:: Task description ::
The data below holds a line containing "common name: voles, lemmings, and muskrats" and a line containing "scientific name: Alcelaphus buselaphus"; please quote exactly those two lines and every line between them, and nothing else.

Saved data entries
========================

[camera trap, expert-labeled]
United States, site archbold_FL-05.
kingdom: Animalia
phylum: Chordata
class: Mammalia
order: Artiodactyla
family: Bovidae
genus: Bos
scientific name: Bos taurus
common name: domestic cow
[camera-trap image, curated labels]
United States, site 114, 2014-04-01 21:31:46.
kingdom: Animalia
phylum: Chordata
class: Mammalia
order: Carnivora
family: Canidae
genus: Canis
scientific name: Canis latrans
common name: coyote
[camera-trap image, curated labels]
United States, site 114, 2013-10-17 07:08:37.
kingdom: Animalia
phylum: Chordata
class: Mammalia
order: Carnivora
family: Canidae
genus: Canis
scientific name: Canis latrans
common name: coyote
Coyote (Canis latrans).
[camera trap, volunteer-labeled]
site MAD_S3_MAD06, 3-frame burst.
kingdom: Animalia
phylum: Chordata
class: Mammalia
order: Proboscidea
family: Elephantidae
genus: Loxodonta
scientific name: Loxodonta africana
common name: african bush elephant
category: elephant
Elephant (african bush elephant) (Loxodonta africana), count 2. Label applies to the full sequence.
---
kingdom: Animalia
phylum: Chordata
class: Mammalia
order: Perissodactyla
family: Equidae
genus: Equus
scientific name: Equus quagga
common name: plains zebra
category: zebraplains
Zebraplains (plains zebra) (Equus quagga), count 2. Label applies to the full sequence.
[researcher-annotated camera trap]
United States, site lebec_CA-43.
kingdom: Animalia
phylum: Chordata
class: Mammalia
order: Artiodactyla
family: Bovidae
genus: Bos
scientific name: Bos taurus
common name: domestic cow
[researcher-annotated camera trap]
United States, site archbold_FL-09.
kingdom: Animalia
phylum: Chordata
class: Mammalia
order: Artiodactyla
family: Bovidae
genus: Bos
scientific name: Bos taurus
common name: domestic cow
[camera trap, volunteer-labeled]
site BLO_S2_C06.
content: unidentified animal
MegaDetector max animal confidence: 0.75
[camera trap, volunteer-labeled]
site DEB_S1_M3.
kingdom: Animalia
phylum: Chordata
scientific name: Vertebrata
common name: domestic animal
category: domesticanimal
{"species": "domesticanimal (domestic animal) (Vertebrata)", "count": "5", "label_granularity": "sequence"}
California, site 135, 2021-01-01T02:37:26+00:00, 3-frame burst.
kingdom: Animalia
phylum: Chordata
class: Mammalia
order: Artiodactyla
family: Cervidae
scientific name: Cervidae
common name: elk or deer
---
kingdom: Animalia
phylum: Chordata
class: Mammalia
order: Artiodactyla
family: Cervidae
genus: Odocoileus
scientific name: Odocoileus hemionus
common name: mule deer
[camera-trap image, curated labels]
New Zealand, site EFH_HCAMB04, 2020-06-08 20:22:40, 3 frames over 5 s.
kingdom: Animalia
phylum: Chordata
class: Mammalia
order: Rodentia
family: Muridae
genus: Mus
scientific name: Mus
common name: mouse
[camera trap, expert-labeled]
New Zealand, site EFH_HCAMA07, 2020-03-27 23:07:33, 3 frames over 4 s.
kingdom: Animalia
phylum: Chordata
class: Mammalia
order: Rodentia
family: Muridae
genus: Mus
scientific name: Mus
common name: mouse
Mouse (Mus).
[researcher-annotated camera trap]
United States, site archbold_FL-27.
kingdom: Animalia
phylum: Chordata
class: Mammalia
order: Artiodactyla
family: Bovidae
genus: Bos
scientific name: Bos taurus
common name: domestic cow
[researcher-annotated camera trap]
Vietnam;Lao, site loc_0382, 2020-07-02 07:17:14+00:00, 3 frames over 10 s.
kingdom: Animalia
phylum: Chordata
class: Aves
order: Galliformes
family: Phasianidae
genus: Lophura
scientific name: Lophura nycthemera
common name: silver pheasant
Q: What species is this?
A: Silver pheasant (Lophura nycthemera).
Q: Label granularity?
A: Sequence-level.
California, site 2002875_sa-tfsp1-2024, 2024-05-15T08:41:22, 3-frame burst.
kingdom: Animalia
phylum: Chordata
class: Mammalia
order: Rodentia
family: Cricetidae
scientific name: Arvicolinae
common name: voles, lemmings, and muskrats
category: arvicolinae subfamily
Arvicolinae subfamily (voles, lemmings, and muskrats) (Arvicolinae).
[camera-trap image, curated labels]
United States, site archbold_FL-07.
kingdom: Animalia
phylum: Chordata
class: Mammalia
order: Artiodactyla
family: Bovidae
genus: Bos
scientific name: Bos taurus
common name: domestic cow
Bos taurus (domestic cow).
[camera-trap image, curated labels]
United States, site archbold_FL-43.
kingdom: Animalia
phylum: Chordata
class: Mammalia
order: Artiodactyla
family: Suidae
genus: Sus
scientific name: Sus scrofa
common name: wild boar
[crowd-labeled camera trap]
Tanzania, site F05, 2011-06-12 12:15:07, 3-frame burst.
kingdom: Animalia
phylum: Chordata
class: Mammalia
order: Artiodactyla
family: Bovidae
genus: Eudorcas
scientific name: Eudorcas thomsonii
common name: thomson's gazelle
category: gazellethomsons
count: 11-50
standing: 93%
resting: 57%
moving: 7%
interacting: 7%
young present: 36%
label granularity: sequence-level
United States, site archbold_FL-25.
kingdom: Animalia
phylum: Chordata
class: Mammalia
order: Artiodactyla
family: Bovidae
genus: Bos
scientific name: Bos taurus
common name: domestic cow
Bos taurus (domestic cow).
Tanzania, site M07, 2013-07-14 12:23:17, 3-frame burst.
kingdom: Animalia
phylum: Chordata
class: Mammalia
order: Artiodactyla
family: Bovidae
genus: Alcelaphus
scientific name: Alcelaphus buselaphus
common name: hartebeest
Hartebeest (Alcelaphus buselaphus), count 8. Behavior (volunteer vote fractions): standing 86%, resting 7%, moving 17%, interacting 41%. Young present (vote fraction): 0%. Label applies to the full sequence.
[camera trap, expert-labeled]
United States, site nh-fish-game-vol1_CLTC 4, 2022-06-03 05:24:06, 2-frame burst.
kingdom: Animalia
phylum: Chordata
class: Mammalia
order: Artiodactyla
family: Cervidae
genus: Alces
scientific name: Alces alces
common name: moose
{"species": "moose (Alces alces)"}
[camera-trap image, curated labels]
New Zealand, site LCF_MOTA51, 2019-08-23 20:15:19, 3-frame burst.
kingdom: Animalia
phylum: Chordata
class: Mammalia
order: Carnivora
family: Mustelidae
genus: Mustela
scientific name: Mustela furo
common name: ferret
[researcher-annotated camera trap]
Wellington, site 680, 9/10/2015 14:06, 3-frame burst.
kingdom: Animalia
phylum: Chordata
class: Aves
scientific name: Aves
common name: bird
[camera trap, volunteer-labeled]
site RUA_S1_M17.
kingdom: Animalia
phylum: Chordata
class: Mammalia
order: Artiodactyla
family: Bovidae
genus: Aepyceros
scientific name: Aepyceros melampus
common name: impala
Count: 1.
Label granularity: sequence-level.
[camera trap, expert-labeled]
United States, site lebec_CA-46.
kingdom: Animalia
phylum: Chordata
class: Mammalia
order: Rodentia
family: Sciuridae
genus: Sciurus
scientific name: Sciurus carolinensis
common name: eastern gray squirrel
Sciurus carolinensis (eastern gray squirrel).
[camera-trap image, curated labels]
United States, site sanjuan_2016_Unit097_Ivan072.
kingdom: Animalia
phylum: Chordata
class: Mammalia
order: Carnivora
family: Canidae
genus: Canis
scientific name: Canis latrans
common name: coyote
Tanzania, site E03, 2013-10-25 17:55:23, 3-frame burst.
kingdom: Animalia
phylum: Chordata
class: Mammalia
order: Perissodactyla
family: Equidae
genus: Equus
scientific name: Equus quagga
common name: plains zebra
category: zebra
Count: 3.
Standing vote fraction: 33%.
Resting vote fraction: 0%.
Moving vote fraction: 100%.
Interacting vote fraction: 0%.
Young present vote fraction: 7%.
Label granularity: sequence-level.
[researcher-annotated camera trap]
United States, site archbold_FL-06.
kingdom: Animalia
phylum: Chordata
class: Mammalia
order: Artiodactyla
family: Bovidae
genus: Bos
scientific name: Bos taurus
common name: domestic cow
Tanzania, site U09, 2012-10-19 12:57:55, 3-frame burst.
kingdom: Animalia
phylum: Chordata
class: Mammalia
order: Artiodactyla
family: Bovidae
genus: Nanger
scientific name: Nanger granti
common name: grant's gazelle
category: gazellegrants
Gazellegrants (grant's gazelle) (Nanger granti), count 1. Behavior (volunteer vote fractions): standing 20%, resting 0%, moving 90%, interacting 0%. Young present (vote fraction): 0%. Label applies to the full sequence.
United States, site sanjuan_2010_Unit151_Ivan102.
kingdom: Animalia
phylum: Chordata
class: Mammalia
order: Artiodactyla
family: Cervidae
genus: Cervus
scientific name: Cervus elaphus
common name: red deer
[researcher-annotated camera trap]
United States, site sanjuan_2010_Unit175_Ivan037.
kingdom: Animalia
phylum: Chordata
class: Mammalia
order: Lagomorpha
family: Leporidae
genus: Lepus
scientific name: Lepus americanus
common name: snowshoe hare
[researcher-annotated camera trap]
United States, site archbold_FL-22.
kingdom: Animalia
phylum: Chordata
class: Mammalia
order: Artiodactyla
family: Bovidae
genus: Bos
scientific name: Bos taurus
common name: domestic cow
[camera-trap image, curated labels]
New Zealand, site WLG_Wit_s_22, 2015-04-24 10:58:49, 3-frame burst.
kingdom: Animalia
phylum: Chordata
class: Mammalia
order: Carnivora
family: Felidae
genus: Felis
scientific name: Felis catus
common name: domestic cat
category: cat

========================

:: Exercise answer ::
common name: voles, lemmings, and muskrats
category: arvicolinae subfamily
Arvicolinae subfamily (voles, lemmings, and muskrats) (Arvicolinae).
[camera-trap image, curated labels]
United States, site archbold_FL-07.
kingdom: Animalia
phylum: Chordata
class: Mammalia
order: Artiodactyla
family: Bovidae
genus: Bos
scientific name: Bos taurus
common name: domestic cow
Bos taurus (domestic cow).
[camera-trap image, curated labels]
United States, site archbold_FL-43.
kingdom: Animalia
phylum: Chordata
class: Mammalia
order: Artiodactyla
family: Suidae
genus: Sus
scientific name: Sus scrofa
common name: wild boar
[crowd-labeled camera trap]
Tanzania, site F05, 2011-06-12 12:15:07, 3-frame burst.
kingdom: Animalia
phylum: Chordata
class: Mammalia
order: Artiodactyla
family: Bovidae
genus: Eudorcas
scientific name: Eudorcas thomsonii
common name: thomson's gazelle
category: gazellethomsons
count: 11-50
standing: 93%
resting: 57%
moving: 7%
interacting: 7%
young present: 36%
label granularity: sequence-level
United States, site archbold_FL-25.
kingdom: Animalia
phylum: Chordata
class: Mammalia
order: Artiodactyla
family: Bovidae
genus: Bos
scientific name: Bos taurus
common name: domestic cow
Bos taurus (domestic cow).
Tanzania, site M07, 2013-07-14 12:23:17, 3-frame burst.
kingdom: Animalia
phylum: Chordata
class: Mammalia
order: Artiodactyla
family: Bovidae
genus: Alcelaphus
scientific name: Alcelaphus buselaphus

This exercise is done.